In recent years, Verona has become one of the main Italian destinations for tourists over the Christmas holidays. Two million people are expected to visit the city this year, with two hundred thousand of them spending at least one night there. As well as enjoying themselves in the splendidly decorated and illuminated city and losing themselves in shopping, they will be able to attend a series of events involving 1,200 people, including some on Lake Garda.

It wasn’t like this, until a little while ago. I have childhood memories of when Christmas in Verona was just for the Veronese and a few day-trippers. People used to stroll around Piazza Bra to admire the huge metal star of Bethlehem with its tail that described an arc into the Arena. Then, the unmissable visit to the traditional exhibition of nativity scenes from all over the world, also inside the Arena. Finally, we used to stop off for a ‘bombolone’, a giant, piping hot doughnut, at a street stall (until 13 December, Santa Lucia’s Day, the “Father Christmas” of the Veronese) and then we went home.

Christmas Eve has always been a really special day for me. It is an informal tradition for the Veronese to meet in the centre to exchange greetings with each other. The piazzas fill up late in the evening as people leave the restaurants after the big evening meal. The main meeting places are Piazza Erbe and Via Sottoriva, especially at the bar of the same name, where people arrange to meet to drink a toast before midnight.

All of this is still part of Christmas in Verona, but today the festive period has a lot more to offer. And not just the city: all of its institutions have joined together to promote “the Christmas district” in Verona, the now well-established attractions of which include the  always very busy little markets in Piazza dei Signori in the city centre, the Veronese handicrafts exhibition at the Palazzo della Gran Guardia in Piazza Bra, the Christmas Village (in its twentieth year this year) at Flover di Bussolengo.

In addition to the commercial side, so to speak, Verona is seeking to link Christmas with more offerings of a cultural nature.

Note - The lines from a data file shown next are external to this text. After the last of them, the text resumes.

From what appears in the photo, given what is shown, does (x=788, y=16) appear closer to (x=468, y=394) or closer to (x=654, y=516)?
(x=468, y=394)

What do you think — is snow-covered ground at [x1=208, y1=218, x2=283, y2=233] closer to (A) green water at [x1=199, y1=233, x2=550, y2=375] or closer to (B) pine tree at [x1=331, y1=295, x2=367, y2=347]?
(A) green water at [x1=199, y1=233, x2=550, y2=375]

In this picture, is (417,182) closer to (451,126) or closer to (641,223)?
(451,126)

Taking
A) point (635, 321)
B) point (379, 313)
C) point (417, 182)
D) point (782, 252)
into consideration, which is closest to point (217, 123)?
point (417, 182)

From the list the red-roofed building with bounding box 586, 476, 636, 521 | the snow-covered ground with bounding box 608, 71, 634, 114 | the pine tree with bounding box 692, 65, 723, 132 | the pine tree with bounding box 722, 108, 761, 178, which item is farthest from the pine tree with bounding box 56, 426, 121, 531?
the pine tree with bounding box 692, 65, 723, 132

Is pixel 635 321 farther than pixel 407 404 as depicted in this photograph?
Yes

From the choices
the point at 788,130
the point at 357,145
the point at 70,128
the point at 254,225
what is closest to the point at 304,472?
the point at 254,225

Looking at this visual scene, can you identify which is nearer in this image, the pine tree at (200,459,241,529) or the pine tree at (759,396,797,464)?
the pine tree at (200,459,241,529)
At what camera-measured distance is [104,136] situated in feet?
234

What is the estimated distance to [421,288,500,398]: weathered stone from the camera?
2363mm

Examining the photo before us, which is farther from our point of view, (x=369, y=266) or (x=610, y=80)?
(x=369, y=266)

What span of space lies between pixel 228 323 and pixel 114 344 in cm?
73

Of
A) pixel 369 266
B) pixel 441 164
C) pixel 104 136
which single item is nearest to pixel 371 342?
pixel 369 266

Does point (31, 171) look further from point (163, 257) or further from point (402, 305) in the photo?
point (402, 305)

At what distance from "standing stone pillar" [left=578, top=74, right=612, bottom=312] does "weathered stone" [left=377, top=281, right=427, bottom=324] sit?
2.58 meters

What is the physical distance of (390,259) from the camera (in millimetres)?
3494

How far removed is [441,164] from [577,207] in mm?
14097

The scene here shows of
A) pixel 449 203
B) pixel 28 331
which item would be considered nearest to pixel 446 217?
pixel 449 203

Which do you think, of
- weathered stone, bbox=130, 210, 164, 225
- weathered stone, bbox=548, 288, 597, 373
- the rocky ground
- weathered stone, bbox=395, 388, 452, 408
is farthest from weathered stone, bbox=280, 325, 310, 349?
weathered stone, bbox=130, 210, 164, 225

That’s why the city is hosting two of the most important exhibitions in Italy during this period. The first is devoted to Mayan civilization which is also at the Palazzo della Gran Guardia: an immersion in an ancient culture via legends, astronomical calendars and art, with 250 exhibits originating from the most important museums in Mexico (the exhibition runs until 5 March 2017).

The other exhibition that is increasingly capturing the attention of the Veronese is devoted to Pablo Picasso’s portraits at Palazzo Forti (open until 21 March): 91 works by the celebrated Spanish artist shown for the first time in Italy, including paintings and sculptures, mostly from the Picasso Museum in Paris.

Perhaps the most interesting development in this Christmas period is not an event in the strict sense of the word, but a project that aims to help people rediscover a very beautiful and historically rich part of the city which today is a bit off the tourist trails. It is called Verona Minor Hierusalem, “Verona, little Jerusalem”.  Tourists, visitors and the faithful will discover that, from the 9th century, Verona saw the founding of numerous churches in imitation of the shrines of Jerusalem, to create an alternative to the costly and dangerous pilgrimages to the Holy Land. A kind of religious tourism ahead of its time, that can be relived today by following the itinerary that starts from the Pietra bridge and covers five churches (exceptionally opened to the public thanks to the support of hundreds of volunteers) including the spectacular Santi Siro e Libera church located right on the slopes of the San Pietro hills.